◆ RAW DATA:
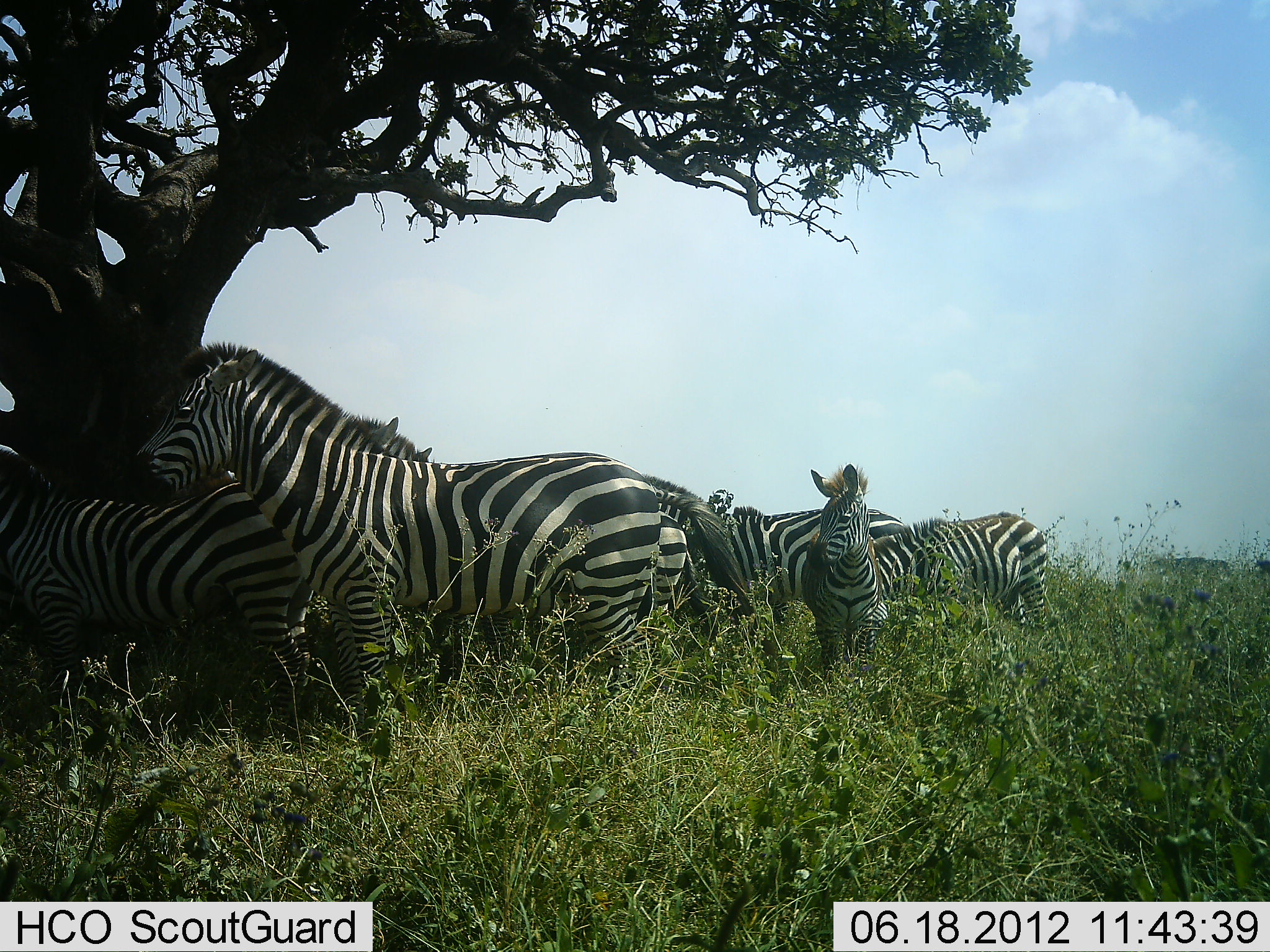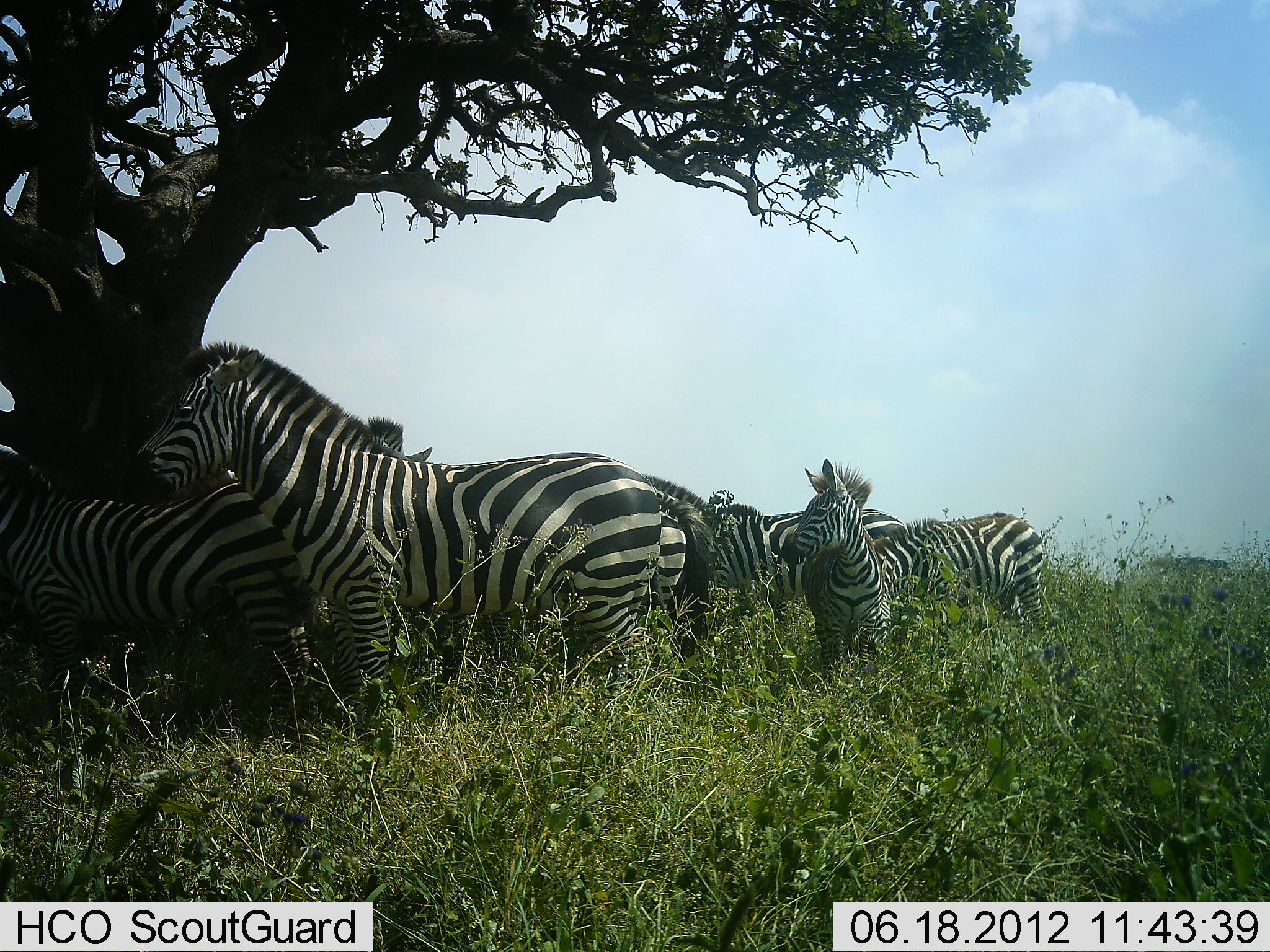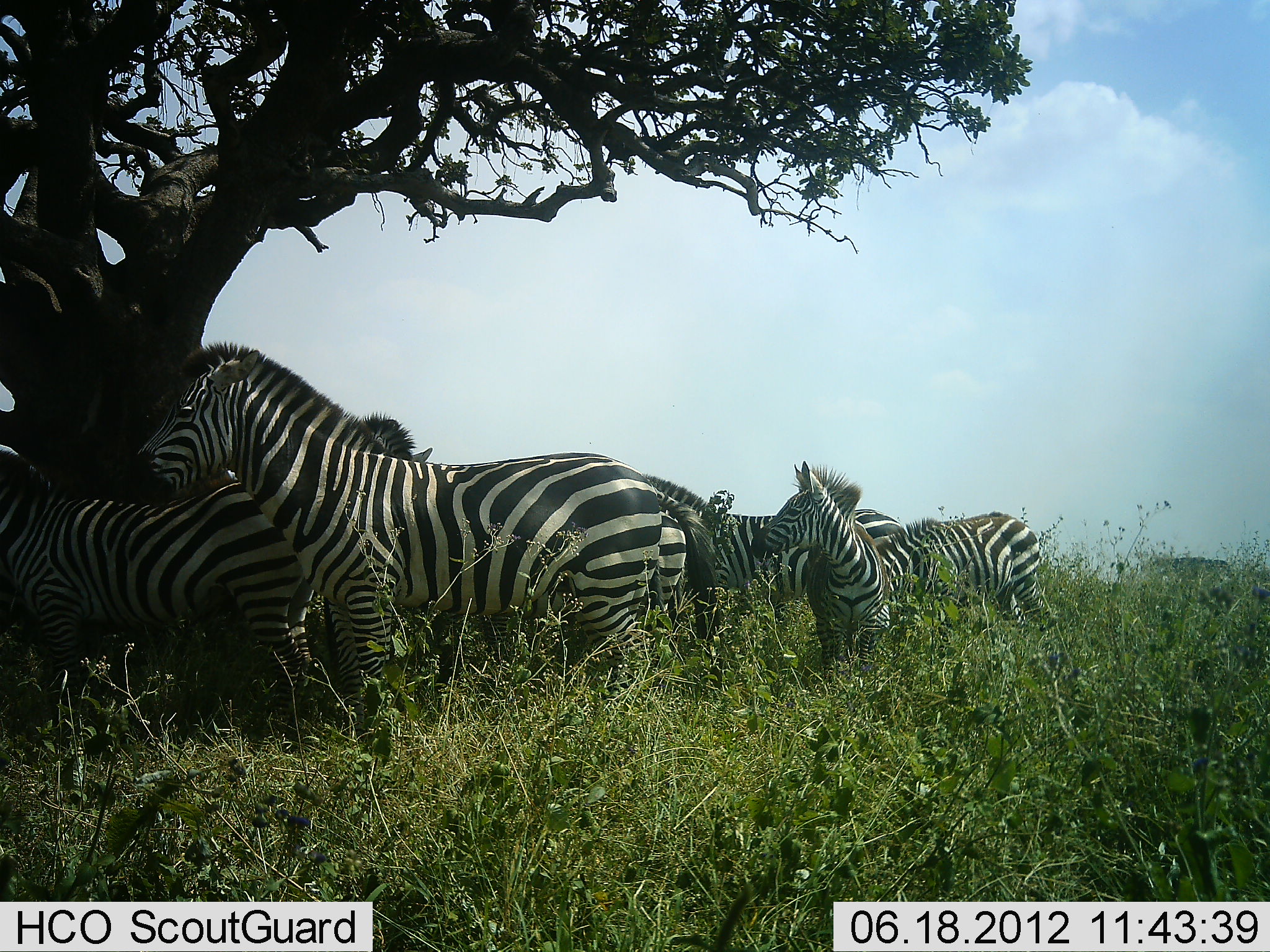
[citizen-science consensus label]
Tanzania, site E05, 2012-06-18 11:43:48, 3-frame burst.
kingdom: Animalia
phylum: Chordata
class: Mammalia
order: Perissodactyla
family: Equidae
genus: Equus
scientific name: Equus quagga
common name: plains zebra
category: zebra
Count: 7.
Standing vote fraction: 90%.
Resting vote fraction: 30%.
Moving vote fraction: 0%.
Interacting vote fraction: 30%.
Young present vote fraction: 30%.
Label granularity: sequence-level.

◆ EXERCISE DETAILS: Every line from the one containing "Standing vote fraction: 90%." through the last line above should be retyped exactly; no other lines are wanted.

◆ RESPONSE TO THIS EXERCISE:
Standing vote fraction: 90%.
Resting vote fraction: 30%.
Moving vote fraction: 0%.
Interacting vote fraction: 30%.
Young present vote fraction: 30%.
Label granularity: sequence-level.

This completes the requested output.